You Can't Make It Up: Rose Morris
in Conversation with Yasuko Thanh

Yasuko Thanh

Malahat Review volunteer Rose Morris talks with Constance Rooke Creative Nonfiction Prize judge Yasuko Thanh about research vs. travel, music vs. writing, and what it means to judge the Constance Rooke CNF prize.


Yasuko Thanh is the winner of the 2009 Journey Prize. Her short story collection Floating like the Dead (M&S, 2012) was shortlisted for the Ethel Wilson BC Book Prize, the Danuta Gleed Literary Award, and was chosen as a Quill & Quire Best Books of 2012. Her second book, the novel Mysterious Fragrance of the Yellow Mountains, won the 2016 Rogers Writers Trust Prize and shortlisted for the Amazon First Novel Award. She holds an MFA from UVic and lives with her two children in Victoria, British Columbia. Her best-selling memoir called Mistakes to Run With was published by Penguin Random House in April 2019.

Click here for details on entering the Constance Rooke CNF contest.

What are you looking for in a winning submission for the Constance Rooke Creative Nonfiction prize?

What am I looking for? A story with a heartbeat, the ring of truth; to be surprised on every page with turn of phrase, or metaphor, or image so apt it’s breathtaking. Insight. A climactic “punchline” in the sense that its timing is perfectly paced and creates a resolution as inevitable as unexpected.

What does being asked to judge the Constance Rooke Creative Nonfiction prize mean to you?

Maybe that I’ve arrived at a place I can trust my own writing voice more. To avoid second-guessing a choice to take a work in one direction over another is hard. Especially when the invisible editor on a writer’s shoulder is constantly saying, “Yes, but do you realise if you follow this path, you initiate the closure of a thousand others?”

In addition to being a writer, you are in the punk band 12 Gauge Facial. How does your music influence your literary writing and vice versa?

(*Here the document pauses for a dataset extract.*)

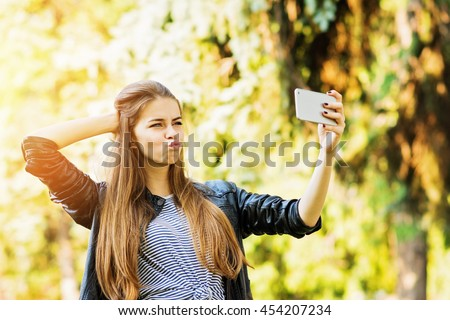 Cool teenage girl taking a selfie on smart phone in park. Closeup of beautiful young woman with long blonde hair making kissy face, posing a selfie outdoors. Natural lighting, vibrant colors. - stock photo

Music has a rhythm and prose has a rhythm. Emotion, especially, carries its own rhythm, in a song or in a story. I’m aware of how airy-fairy it sounds, but the closer I come to feeling the work – in the body, now – the closer I am to capturing and conveying that emotion to an audience.

Your book Mysterious Fragrance of the Yellow Mountains is set in the early 1900s and based on true events. How do you go about writing from an historic perspective?

I can only speak for myself, because every writer I’ve met comes at it differently. I couldn’t afford to visit Vietnam, so I read an anthology of Vietnamese poetry and the medical journals of a French doctor who worked in Indochina in the late 1800s. I held off writing it until I felt I could successfully make the attempt from the inside out.

How does writing a memoir differ from other types of creative nonfiction for you?

You can’t make it up. Diction-wise, the memoir offers less room for play. In my memoir, to say “lumbered” when I remembered only “walk” felt like a fiction, a sort of lie.

How does your writing practice change for a novel as opposed to a short story?

The process of writing a novel requires daily contact with the protagonist over time, which requires stability in my environment, and a clear two-year commitment with no guarantees. The raw material for my short stories can be written in a journal while I’m on the road. It’s less taxing to be around unlikeable characters for the duration of a short story than the length of a novel.